Report each line of the entries below that has the word "fraction" in it.

__DATASET RECORDS__.

++++++++

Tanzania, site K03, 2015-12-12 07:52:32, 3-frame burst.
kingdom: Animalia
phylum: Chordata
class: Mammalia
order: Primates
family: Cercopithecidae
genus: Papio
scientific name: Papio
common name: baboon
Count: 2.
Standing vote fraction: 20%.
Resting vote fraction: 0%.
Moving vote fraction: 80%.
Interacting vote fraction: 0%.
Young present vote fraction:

++++++++

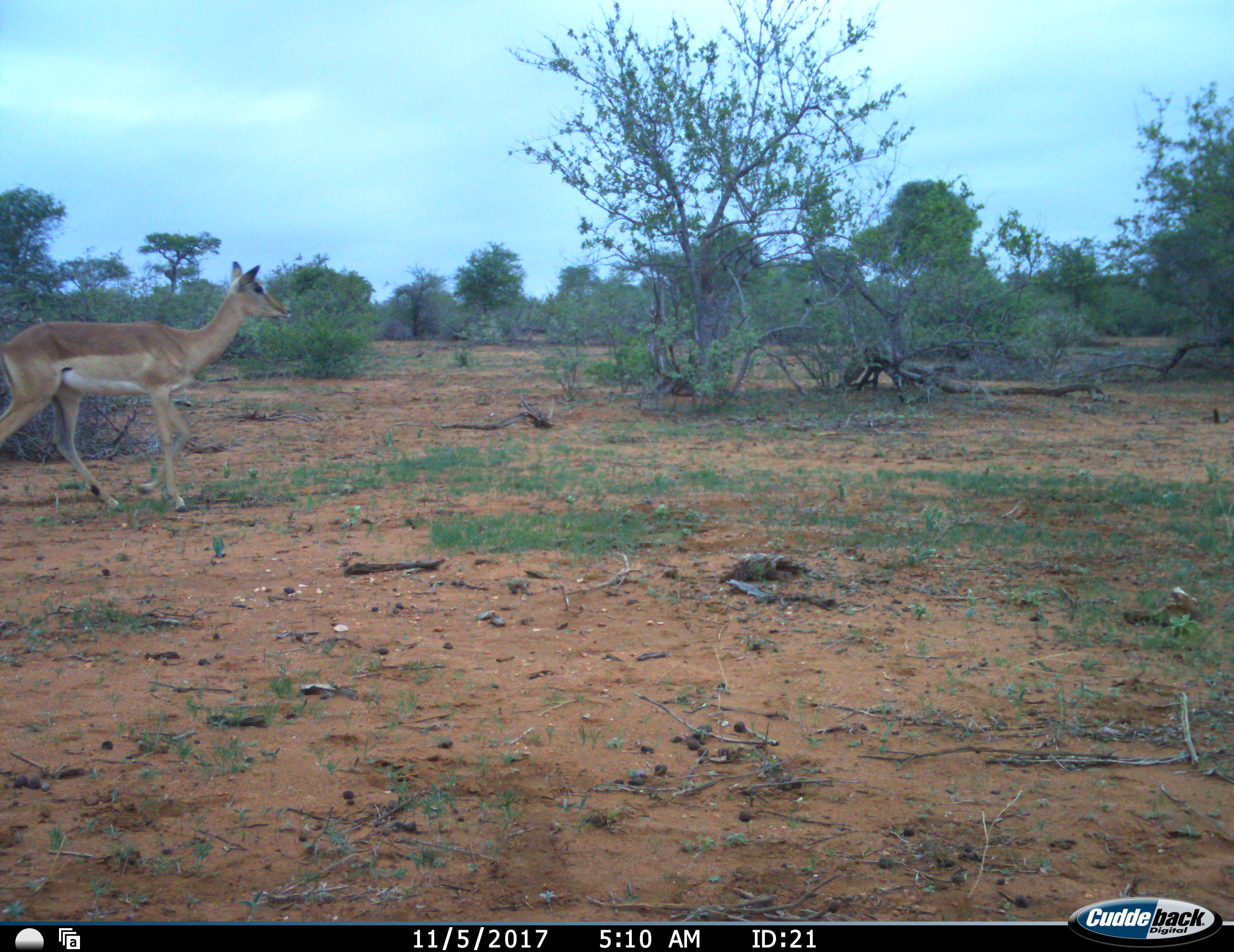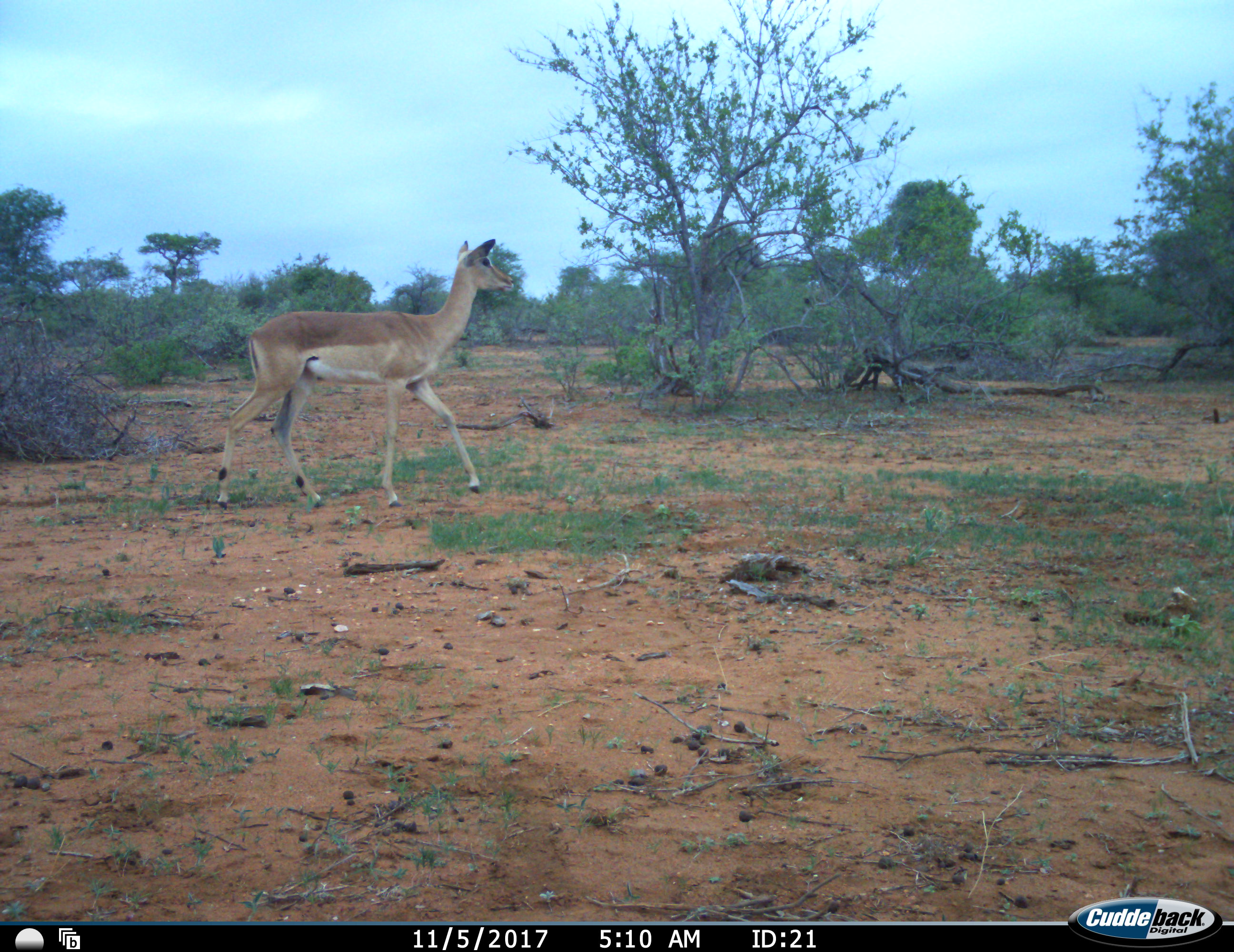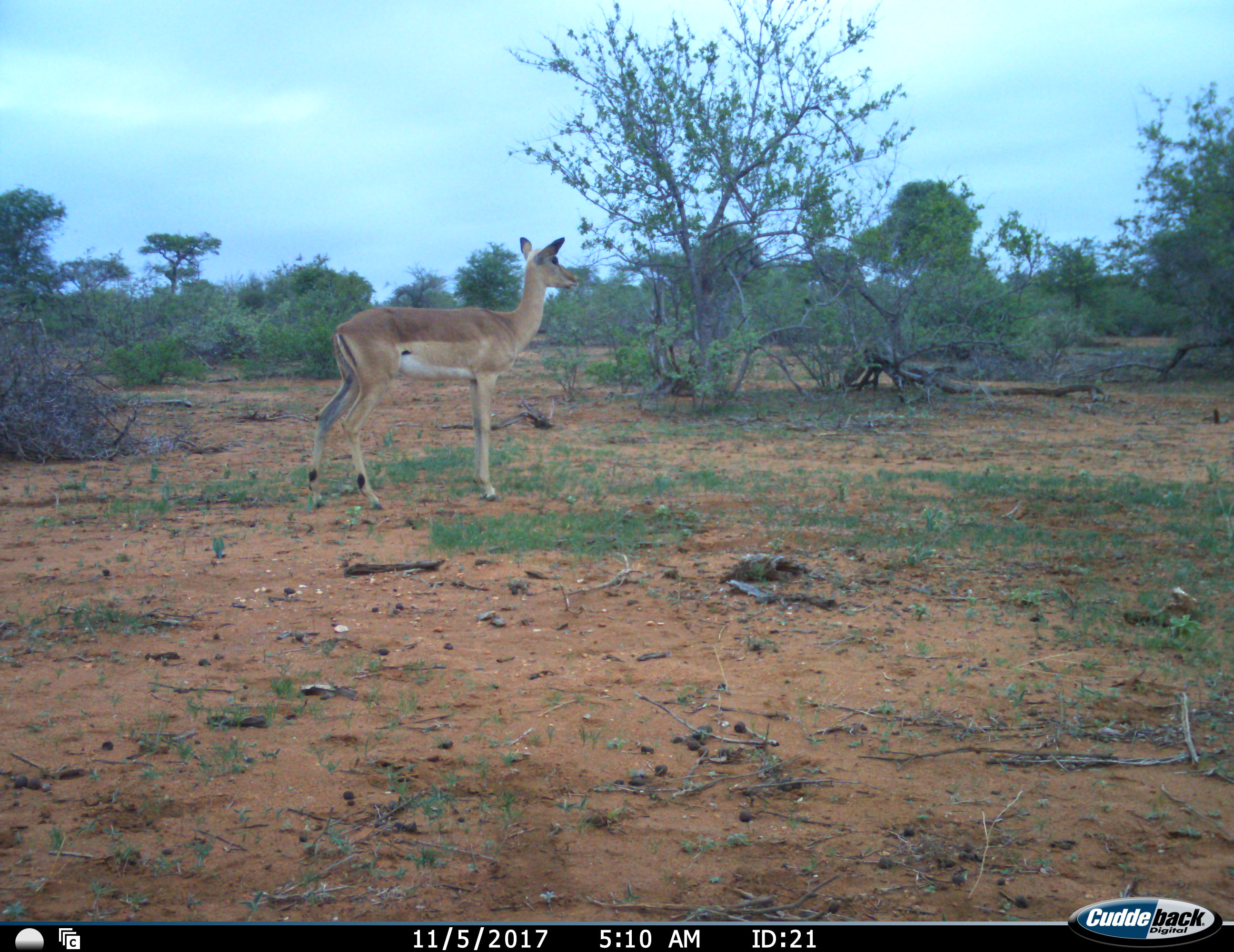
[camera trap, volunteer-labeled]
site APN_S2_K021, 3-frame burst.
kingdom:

++++++++

__SOLUTION TO THIS TASK__.
Standing vote fraction: 20%.
Resting vote fraction: 0%.
Moving vote fraction: 80%.
Interacting vote fraction: 0%.
Young present vote fraction:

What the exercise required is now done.